**Selected excerpt**
____________

Sunday, October 04, 2009
by Daniel Harrell
The account of the Last Supper is a familiar one. Verse 12 tells us it was the first day of the weeklong Feast of Unleavened Bread, of which Passover was a part. Jesus and his disciples were on their way to Jerusalem where every Jew desired to be for the festival. Thousands of pilgrims from across the known world crammed into the city. Added to the normal enthusiasm surrounding the remembrance of Israel’s divine deliverance from Egyptian slavery was a fervent expectation of future deliverance from current Roman oppression. Into this enthusiastic and expectant throng, Jesus sent a couple of his disciples to locate a man carrying a jar of water. Jesus instructed them to “follow the man and say to the owner of whichever house he enters, ‘The Teacher wants to know where the guest room is, that he may eat the Passover with his disciples.’ Then the owner will show you a large upper room, all furnished and ready. You make preparations for us there.”
I used to read this passage and imagine it to be like that scene from The Return of the Jedi where Luke Skywalker strolls into the lair of his nemesis, Jabba the Hut. With a mere wave of his force-filled hand, Luke compels Jabba’s bodyguard to unwittingly cooperate with him and his scheme to humiliate the Hut. “You will take me to Jabba now.” Against his better judgment, he does as instructed: “I will take you to Jabba now.” Surely Jesus, having calmed storms with the mere wave of his hand and fed thousands with a meager bag lunch, would have no trouble mysteriously maneuvering a man with a water jar and a homeowner to set a table for thirteen. When later asked by his wife why he did it, the homeowner would say, “I don’t know, I think we’re having company.” At which point the disciples would knock at his door.
Of course, Jesus was no Jedi. Magic was not his MO. More likely, both the homeowner and the man with the water jar were followers of Jesus and in on a secret plan. Why all the intrigue? Knowing that the Pharisees were out to get him, and that Jerusalem lay in their jurisdiction, and that he wanted to eat the Passover before they got to him, Jesus needed to enter the city undetected. I guess he could have just miraculously popped in as he would do a few days hence. But here Jesus exercises his human side and employs more pedestrian means. Carrying water jars was predominantly woman’s work, so having a man with a water jar signal the disciples would be easy for even them to spot. That the homeowner knows who the “The Teacher” is proves he was clued in. Most importantly, at least from Mark’s perspective, the secrecy darkens the treachery that is about to unfold. None aside from Jesus’ closest friends would know his whereabouts. Betrayal would have to be an inside job. It would be as the Scriptures portended, specifically the Psalm of David we read to open worship: “Even my close friend, whom I trusted, who shared my bread, has lifted up his heel against me.” So went David, so would go the Son of David.

____________

**Extracted records**

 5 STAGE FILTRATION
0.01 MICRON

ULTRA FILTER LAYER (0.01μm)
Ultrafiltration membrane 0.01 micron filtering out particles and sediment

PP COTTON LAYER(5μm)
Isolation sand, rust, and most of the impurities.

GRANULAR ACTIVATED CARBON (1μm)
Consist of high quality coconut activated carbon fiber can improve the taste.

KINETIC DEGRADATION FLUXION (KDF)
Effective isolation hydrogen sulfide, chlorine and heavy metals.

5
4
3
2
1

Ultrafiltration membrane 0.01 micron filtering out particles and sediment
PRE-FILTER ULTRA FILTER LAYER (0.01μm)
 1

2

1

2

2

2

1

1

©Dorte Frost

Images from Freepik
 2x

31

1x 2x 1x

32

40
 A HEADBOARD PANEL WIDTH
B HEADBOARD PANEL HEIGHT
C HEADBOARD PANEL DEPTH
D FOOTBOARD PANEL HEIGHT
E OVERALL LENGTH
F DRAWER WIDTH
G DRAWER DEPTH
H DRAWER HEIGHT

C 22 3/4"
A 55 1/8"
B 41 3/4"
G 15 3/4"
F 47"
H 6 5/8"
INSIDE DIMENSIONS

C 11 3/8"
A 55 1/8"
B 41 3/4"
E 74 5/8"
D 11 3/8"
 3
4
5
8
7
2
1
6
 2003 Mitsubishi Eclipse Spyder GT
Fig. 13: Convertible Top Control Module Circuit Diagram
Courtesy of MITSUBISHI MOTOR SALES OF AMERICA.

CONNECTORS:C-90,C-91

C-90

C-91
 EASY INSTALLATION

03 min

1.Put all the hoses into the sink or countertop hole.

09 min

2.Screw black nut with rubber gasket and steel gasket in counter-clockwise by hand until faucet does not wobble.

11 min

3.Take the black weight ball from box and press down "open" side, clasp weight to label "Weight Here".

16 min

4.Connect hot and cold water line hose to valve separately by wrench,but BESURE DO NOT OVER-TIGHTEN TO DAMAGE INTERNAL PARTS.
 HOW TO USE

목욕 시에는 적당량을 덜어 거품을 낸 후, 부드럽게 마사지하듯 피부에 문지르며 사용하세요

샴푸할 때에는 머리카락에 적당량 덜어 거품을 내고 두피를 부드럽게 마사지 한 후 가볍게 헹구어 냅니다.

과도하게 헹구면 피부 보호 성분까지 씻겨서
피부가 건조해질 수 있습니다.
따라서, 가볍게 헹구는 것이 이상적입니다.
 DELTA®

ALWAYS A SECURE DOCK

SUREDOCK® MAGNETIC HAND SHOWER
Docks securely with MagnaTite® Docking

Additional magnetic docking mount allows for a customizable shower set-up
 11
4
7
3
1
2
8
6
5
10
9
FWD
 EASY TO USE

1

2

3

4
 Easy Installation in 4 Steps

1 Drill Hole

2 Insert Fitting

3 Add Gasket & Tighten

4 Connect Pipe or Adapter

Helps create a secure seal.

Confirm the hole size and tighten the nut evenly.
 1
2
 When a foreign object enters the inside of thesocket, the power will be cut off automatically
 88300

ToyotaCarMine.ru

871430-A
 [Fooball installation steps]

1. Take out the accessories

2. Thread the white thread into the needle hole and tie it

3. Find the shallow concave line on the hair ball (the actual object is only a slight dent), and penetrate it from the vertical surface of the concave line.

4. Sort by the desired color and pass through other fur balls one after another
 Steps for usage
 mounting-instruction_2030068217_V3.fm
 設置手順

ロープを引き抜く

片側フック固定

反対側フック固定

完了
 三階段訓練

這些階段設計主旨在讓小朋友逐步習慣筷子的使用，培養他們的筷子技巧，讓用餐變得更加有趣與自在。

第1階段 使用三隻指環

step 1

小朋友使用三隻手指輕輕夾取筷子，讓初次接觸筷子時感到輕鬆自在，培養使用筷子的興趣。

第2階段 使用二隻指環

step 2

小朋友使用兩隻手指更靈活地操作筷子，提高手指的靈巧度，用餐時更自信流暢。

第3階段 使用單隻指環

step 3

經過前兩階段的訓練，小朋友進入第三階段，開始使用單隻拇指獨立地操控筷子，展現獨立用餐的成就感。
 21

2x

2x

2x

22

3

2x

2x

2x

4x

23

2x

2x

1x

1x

____________

Extend the sermon on the Last Supper, picking up right after its final sentence.

**Output**
Granted, Jesus isn’t specific as to the Scripture. He actually says in verse 21: “The Son of Man will go just as it is written about him.” Referring to himself as “Son of Man” is often code for the prophecy of Daniel, chapter 7, where “Son of Man” refers to one victoriously arriving on clouds at the end of time. Jesus described himself as doing the same thing in Mark 13. Daniel writes that to the Son of Man was “given authority, glory and sovereign power; all peoples, nations and men of every language worshiped him. His dominion is an everlasting dominion that will not pass away, and his kingdom is one that will never be destroyed.” This sounds like Jesus. In Mark, Jesus adds that “he will send his angels and gather his elect from the four winds, from the ends of the earth to the ends of the heavens.” But not wanting to get too apocalyptic, I’ll lastly mention that Daniel 7 also has the saints of God engaging in a fierce struggle with evil, which actually gets the upper hand for a time. This Last Days struggle between good and evil plays out at the Last Supper. In the gospels of Luke and John, evil takes the sinister shape of Satan who “enters Judas” to induce the betrayal. Nevertheless, Judas remains his own man. To be possessed is not to be coerced. He could have said no, it seems. But because he does not, Jesus bewails Judas as one who should have never been born.
Such ominous woe leaves little wonder as to why the disciples each frantically worried that he might be the traitor. One by one, they sought reassurance. “Surely, not I?” they say. Echoing Psalm 41, Jesus informed them that the guilty party would be “the one who dips bread into the bowl with me.” The unleavened matzo bread of Passover worked kind of like a pita chip with which you ate food served in large bowls spread on the table. However, I’m thinking at this point each disciple did all he could to avoid Jesus’ bowl so as not to get fingered. Maybe this is why John’s gospel has Jesus handing a piece of bread directly to Judas. Here in Mark, Jesus’ words about sharing bread serve mostly to accentuate the intimate friendship Judas and Jesus shared. They also accentuate a sacred cultural norm. Ancient near-eastern culture dictated that to eat with another was to foreswear ever doing him harm. Ancient covenants and peace treaties were often made over meals. Jesus declares this meal to be a covenant too―the one promised by Jeremiah: a new covenant between God and his people whereby God would transplant his law from stone tablets into their hearts. “No longer shall they teach one another, or say to each other, ‘Know the LORD,’” Jeremiah reads, “for they shall all know me, from the least of them to the greatest, says the LORD.” The evil Judas perpetrates therefore crosses every imaginable line. It violates the bond of friendship, the bonds of society and the bond of God.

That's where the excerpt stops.